On dit ça parce qu’une réponse officielle a déjà été donnée par la Commission européenne, par l’intermédiaire de son commissaire européen chargé de la démocratie, de la justice, de l’État de droit et de la protection des consommateurs, Michael McGrath. S’adressant à la presse au Parlement européen à Strasbourg, il a déclaré que l’Union européenne ne pouvait ni empêcher ni s’immiscer dans la décision de Sony: « En fin de compte, c’est une question de libertés commerciales et contractuelles, et les entreprises sont libres de proposer des jeux et des services comme elles l’entendent, à condition que les droits des consommateurs soient pleinement protégés conformément à la législation nationale et européenne. »

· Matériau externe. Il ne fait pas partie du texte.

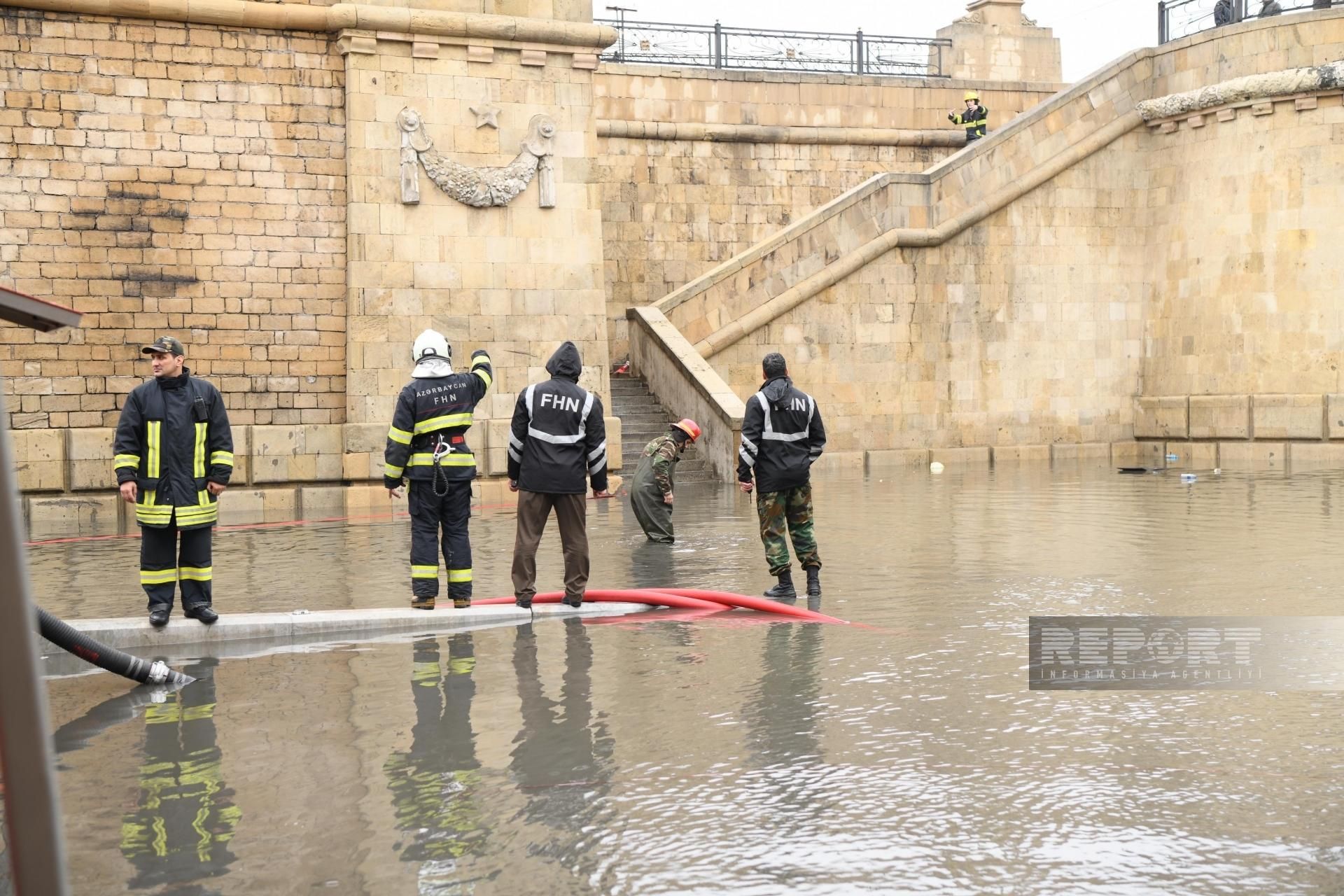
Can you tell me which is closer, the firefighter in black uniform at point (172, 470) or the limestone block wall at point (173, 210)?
the firefighter in black uniform at point (172, 470)

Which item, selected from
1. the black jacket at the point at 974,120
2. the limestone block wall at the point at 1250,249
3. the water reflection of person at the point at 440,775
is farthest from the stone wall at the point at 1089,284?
the water reflection of person at the point at 440,775

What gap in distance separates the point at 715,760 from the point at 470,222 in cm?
1258

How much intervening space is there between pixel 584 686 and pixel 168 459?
2532mm

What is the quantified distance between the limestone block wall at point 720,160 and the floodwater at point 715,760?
615 inches

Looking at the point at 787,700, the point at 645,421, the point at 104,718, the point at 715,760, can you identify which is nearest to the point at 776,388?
the point at 787,700

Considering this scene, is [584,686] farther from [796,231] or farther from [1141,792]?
[796,231]

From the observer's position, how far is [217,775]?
5184 millimetres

Même si l’initiative « Stop Killing Games » semble elle aussi être au point mort dans les délibérations de la Commission européenne, la présidente Ursula von der Leyen et Michael McGrath ont déclaré qu’ils travailleraient avec les éditeurs de jeux vidéo pour élaborer ensemble un « code de conduite » visant à réglementer le cycle de vie des jeux vidéo.